▶ [Task instructions]:
Continue the news report below about the Polish bishops' messages during martial law, beginning right after its last sentence.

Poland's bishops today addressed special messages to the martial law authorities and to believers in this overwhelmingly Roman Catholic nation outlining church policy following the military crackdown.

The contents of the messages, drawn up at a special conference in Warsaw of the country's 78 bishops, were not immediately known. But Western diplomats here speculated that they were likely to combine an appeal to society for calm with a strong condemnation of the government for its continued repressive policies.

The church has emerged as a key intermediary between the government of Gen. Wojciech Jaruzelski and the independent Solidarity trade union federation since the imposition of martial law Dec. 13. Catholic leaders, including the primate of Poland, Archbishop Jozef Glemp, have been involved in private negotiations to seek the release of Solidarity leader Lech Walesa and thousands of other detainees.

The bishops' conference, which took place yesterday, was the first meeting of the full Polish episcopate since the military takeover. The bishops had been unable to gather earlier because of restrictions on travel.

A communique published today said that the main subject at the meeting concerned "the pastoral tasks of the church in the current, very complicated, situation of the country."

The message to the faithful is scheduled to be read aloud in all Polish churches later this month. The bishops also decided to declare Feb. 2 "a day of prayer" for all those helping Poland.

In earlier sermons and letters to Jaruzelski, Glemp has called for the release of detainees and the ending of the practice of demanding loyalty oaths from Solidarity activists.

▶ [Records provided]:
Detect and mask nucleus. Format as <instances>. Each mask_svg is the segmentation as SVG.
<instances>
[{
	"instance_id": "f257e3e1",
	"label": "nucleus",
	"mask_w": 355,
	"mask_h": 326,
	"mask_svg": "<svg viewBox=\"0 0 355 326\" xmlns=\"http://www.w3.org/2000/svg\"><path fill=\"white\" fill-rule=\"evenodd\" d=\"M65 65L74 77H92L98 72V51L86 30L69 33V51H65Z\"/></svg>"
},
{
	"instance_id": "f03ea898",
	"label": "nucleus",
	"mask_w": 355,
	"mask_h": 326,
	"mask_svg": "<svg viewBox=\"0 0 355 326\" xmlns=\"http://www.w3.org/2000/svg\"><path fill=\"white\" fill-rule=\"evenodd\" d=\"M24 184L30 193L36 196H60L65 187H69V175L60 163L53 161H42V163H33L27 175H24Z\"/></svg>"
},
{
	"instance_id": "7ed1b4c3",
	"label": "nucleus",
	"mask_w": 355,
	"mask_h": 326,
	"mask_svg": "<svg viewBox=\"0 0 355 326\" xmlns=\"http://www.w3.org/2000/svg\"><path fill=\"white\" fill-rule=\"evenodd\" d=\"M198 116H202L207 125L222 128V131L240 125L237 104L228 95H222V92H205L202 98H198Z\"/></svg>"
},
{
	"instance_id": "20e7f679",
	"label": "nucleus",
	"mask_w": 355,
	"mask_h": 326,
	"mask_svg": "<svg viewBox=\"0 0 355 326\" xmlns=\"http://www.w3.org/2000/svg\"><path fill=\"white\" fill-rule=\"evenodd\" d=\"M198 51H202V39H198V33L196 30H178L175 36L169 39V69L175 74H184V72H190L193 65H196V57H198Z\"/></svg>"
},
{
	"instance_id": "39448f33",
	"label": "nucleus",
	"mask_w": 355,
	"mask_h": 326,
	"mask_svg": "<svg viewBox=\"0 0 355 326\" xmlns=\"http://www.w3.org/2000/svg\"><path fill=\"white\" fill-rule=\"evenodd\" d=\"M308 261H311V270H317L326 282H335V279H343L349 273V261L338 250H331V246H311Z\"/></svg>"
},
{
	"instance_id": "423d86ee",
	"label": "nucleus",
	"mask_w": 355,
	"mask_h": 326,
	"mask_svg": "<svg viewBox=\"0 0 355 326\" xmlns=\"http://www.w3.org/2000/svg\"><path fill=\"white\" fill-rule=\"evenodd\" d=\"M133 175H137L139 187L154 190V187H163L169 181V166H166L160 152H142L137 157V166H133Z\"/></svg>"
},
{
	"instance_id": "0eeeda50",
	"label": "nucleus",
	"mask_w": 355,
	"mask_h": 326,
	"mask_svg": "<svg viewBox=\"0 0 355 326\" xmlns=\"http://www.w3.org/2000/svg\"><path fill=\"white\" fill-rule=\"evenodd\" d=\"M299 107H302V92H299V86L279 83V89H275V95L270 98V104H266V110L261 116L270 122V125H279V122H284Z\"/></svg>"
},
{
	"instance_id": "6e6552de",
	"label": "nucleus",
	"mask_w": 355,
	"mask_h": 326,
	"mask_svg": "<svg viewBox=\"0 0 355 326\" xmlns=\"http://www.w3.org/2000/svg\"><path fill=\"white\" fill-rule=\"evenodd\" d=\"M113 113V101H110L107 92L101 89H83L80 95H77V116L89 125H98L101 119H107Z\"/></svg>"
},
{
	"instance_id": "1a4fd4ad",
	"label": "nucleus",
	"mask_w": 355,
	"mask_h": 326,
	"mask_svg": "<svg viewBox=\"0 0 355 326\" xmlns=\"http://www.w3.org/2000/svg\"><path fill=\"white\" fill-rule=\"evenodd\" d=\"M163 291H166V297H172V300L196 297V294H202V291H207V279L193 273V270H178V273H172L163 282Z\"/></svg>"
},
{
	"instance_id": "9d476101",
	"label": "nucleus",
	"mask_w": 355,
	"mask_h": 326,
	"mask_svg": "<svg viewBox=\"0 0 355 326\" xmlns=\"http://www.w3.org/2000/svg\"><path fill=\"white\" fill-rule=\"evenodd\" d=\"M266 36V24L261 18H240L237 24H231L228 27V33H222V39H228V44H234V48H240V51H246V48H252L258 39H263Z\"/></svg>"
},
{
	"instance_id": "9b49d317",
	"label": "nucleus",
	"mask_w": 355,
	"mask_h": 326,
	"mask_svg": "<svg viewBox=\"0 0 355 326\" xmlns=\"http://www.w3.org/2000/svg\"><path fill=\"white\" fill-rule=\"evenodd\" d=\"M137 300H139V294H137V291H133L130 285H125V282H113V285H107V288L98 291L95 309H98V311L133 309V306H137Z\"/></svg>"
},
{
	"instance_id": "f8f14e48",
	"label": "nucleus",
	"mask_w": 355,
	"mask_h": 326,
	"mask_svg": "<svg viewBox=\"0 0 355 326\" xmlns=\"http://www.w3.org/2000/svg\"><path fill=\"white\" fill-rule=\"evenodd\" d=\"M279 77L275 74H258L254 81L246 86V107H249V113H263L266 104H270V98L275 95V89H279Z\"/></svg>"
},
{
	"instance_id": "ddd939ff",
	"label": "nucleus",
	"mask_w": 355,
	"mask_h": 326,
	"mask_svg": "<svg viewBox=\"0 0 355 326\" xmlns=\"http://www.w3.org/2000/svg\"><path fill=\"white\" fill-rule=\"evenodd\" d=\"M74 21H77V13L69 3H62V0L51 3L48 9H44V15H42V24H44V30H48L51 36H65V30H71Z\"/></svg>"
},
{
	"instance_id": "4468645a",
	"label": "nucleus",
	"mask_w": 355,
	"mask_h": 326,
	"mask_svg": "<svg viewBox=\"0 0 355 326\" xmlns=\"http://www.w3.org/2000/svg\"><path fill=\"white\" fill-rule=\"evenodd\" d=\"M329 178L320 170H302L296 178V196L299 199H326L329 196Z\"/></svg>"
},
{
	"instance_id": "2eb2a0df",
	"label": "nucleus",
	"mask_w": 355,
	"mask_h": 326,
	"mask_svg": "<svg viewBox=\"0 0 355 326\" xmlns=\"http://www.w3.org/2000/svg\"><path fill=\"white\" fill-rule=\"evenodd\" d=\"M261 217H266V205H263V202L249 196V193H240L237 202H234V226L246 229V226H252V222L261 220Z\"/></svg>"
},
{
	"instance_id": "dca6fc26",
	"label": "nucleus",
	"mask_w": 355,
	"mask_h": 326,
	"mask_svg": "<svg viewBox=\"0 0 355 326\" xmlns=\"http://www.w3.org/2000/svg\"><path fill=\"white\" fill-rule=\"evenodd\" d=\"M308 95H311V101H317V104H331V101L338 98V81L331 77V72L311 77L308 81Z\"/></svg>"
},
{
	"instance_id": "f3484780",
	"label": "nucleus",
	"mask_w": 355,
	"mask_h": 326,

▶ [Result of this exercise]:
The recently appointed head of the Communist Party's Institute for the Study of Marxism-Leninism called for a political solution to the crisis. Jerzy Wiatr, a prominent sociologist identified with reformers in the party, said there was a need to restore the political system's ability to function "without the protective shield of martial law."

Wiatr said political reforms, such as the introduction of self-management in industry, had to be implemented in addition to economic measures.

"This is the only way for Poland if the last two decades of the 20th century are to go down in history as a period of progress rather than disintegration and decline," Wiatr wrote.

The problem facing reform-minded Communists like Wiatr is that martial law has a logic of its own. Thus, while he calls for the "creation of a climate favoring the development of science and culture," many fellow university professors are complaining of a general stultification of the country's intellectual life since the military takeover.

Meanwhile workers in some factories were reported to be continuing a campaign of passive resistance. A clandestine Solidarity bulletin, The News, said that in the three weeks after martial law only 1,065 cars out of 7,000 planned vehicles were produced at Warsaw's FSO car factory.